> **PROBLEM TO SOLVE**: Copy the rows below word for word, beginning at the line that contains "Which is seen as" and stopping after the line that contains "rock, located at detection(0, 268, 26, 290) →".

(Items listed in a dataset)
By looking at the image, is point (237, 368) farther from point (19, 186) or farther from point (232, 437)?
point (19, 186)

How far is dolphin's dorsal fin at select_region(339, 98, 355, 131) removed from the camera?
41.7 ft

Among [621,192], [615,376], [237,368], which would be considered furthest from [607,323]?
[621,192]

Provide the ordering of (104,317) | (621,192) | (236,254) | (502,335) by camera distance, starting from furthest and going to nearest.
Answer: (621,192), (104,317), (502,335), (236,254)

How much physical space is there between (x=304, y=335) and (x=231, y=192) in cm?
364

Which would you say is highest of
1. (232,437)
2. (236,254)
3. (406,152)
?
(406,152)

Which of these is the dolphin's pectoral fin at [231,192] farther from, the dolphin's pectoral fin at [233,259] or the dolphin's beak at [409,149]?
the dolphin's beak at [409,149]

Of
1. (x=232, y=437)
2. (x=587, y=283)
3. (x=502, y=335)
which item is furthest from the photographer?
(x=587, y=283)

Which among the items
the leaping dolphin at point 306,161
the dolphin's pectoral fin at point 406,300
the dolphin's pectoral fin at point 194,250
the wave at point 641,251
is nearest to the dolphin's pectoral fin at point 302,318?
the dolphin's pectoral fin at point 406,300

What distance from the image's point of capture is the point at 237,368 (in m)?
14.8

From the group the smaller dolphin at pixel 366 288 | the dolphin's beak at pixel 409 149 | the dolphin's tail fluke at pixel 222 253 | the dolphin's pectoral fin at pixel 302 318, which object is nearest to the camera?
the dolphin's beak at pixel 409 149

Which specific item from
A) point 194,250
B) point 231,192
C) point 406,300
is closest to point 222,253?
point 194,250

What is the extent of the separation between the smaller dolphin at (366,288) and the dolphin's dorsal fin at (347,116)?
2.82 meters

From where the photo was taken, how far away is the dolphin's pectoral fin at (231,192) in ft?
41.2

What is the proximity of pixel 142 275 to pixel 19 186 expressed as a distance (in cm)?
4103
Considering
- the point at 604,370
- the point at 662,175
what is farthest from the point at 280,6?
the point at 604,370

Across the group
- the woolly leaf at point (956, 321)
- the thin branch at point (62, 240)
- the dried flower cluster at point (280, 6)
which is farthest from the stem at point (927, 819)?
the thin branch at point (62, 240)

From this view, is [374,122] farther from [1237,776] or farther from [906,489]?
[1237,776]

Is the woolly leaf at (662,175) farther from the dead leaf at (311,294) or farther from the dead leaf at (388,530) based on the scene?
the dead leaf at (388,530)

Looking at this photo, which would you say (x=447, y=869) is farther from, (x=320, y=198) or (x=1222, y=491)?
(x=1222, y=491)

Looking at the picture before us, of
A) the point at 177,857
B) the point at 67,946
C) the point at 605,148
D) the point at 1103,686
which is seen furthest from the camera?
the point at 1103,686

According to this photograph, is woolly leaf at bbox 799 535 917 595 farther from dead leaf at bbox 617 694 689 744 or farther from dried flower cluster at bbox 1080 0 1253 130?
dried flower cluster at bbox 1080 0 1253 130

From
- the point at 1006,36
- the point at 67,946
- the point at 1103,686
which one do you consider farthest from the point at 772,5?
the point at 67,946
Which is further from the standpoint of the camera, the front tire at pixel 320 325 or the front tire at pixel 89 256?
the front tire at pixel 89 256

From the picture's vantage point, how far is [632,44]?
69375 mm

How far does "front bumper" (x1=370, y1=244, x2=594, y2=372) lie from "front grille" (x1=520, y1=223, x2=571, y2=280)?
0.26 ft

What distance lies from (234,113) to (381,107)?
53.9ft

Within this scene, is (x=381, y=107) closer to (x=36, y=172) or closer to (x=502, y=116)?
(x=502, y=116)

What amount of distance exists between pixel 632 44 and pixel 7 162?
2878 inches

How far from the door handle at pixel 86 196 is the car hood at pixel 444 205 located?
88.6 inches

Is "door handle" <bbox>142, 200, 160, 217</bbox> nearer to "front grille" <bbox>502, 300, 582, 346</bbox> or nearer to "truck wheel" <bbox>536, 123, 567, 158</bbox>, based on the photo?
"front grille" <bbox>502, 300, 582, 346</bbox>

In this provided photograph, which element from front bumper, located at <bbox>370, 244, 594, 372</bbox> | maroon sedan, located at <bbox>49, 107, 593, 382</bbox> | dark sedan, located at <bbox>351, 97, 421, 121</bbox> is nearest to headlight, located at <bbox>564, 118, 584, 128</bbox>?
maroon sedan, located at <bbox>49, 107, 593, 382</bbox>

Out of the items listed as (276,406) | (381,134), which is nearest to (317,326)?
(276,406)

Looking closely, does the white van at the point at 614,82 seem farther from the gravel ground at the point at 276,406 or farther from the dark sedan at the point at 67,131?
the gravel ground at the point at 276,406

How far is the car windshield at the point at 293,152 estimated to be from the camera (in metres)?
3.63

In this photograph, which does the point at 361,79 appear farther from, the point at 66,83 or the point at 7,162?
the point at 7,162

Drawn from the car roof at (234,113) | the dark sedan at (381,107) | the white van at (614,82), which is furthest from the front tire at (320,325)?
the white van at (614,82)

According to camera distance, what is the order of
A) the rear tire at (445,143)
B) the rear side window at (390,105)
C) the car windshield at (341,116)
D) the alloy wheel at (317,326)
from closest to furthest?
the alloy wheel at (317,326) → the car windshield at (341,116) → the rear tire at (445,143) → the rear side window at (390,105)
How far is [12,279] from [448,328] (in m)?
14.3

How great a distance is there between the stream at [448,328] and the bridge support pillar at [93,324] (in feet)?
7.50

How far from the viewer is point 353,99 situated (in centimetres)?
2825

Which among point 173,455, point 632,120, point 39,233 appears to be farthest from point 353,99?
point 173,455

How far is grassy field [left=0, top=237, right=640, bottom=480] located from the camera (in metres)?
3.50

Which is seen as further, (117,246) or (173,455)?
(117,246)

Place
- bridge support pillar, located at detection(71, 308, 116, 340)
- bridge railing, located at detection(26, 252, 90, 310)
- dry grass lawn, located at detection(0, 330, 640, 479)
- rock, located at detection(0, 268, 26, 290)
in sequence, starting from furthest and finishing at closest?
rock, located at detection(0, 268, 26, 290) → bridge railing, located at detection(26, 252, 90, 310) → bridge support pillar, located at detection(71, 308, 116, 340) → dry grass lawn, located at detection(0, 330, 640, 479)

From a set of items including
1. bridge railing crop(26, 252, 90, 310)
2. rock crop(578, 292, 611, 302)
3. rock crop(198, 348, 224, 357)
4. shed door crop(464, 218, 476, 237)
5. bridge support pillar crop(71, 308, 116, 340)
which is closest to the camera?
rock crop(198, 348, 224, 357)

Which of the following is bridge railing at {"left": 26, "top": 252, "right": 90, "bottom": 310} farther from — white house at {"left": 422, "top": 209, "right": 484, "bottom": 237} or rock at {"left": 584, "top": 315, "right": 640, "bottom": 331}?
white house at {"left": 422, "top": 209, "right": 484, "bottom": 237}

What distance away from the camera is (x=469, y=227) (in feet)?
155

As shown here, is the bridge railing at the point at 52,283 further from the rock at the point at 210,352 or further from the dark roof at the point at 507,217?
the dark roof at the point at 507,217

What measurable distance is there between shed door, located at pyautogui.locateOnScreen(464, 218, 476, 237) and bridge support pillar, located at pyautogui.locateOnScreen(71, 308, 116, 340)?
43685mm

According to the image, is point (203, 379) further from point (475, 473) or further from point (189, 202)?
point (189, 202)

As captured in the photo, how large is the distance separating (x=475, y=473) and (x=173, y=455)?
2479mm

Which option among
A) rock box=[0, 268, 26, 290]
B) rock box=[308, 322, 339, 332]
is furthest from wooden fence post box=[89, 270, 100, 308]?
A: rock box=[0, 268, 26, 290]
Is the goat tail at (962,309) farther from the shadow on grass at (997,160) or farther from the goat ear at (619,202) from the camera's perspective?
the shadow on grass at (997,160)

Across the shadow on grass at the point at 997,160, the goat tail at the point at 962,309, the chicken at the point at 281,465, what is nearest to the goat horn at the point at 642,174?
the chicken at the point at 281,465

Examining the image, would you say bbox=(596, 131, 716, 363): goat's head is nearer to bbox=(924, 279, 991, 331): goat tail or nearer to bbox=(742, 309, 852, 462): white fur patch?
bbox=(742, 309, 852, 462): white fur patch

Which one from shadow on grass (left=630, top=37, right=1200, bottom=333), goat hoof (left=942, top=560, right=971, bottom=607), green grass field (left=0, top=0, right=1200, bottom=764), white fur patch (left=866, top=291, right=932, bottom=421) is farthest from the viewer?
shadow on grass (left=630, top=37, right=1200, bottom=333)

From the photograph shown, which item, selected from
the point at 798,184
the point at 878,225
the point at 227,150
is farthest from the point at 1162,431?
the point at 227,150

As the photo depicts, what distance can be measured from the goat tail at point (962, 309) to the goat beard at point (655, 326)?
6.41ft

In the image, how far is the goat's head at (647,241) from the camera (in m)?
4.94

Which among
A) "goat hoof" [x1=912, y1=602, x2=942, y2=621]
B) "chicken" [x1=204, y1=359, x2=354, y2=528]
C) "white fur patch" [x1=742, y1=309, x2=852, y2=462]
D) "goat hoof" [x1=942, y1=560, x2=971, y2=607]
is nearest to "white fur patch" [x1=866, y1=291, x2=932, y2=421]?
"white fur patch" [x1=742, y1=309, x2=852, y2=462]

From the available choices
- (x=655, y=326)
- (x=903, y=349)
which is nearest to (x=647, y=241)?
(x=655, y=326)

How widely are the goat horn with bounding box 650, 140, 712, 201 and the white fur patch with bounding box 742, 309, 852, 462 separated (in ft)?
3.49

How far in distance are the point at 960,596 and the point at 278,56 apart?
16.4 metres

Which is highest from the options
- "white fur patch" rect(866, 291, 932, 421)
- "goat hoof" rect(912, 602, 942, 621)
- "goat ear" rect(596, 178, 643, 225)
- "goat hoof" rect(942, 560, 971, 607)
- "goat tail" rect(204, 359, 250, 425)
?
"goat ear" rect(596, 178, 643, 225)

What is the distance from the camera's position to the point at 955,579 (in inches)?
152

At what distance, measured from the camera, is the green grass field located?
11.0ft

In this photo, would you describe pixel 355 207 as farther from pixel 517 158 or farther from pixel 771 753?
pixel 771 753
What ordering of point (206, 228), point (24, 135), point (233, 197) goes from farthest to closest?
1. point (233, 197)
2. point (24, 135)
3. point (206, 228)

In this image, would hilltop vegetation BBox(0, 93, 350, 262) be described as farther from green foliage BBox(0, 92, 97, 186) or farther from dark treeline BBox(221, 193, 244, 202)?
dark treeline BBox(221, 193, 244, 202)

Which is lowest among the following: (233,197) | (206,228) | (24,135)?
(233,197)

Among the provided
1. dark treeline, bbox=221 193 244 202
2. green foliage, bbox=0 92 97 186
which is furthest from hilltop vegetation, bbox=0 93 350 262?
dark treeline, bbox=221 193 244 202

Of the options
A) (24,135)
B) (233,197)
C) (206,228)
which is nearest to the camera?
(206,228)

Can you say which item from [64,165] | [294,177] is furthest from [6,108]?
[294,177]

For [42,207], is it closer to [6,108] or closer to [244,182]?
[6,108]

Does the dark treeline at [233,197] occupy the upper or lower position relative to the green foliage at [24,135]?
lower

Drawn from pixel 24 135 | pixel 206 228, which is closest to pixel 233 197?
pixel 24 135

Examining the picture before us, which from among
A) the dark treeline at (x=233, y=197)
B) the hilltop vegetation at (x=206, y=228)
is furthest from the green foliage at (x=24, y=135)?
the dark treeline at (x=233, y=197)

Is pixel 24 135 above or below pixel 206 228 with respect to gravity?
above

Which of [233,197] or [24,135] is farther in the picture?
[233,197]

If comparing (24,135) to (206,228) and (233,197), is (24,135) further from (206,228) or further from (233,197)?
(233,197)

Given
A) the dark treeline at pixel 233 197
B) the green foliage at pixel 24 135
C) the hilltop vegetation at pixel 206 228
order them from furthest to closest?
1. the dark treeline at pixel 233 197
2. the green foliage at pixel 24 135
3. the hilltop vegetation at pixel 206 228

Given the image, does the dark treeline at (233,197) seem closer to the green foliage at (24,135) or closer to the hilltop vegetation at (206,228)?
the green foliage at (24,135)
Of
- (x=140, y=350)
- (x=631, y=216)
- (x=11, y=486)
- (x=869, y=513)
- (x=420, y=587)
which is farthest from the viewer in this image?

> **OUTPUT OF THE TASK**:
Which is seen as further, (117,246) or (173,455)?
(117,246)

Place
- bridge support pillar, located at detection(71, 308, 116, 340)
- bridge railing, located at detection(26, 252, 90, 310)
- dry grass lawn, located at detection(0, 330, 640, 479)
- rock, located at detection(0, 268, 26, 290)
in sequence, starting from furthest and finishing at closest?
rock, located at detection(0, 268, 26, 290) → bridge railing, located at detection(26, 252, 90, 310) → bridge support pillar, located at detection(71, 308, 116, 340) → dry grass lawn, located at detection(0, 330, 640, 479)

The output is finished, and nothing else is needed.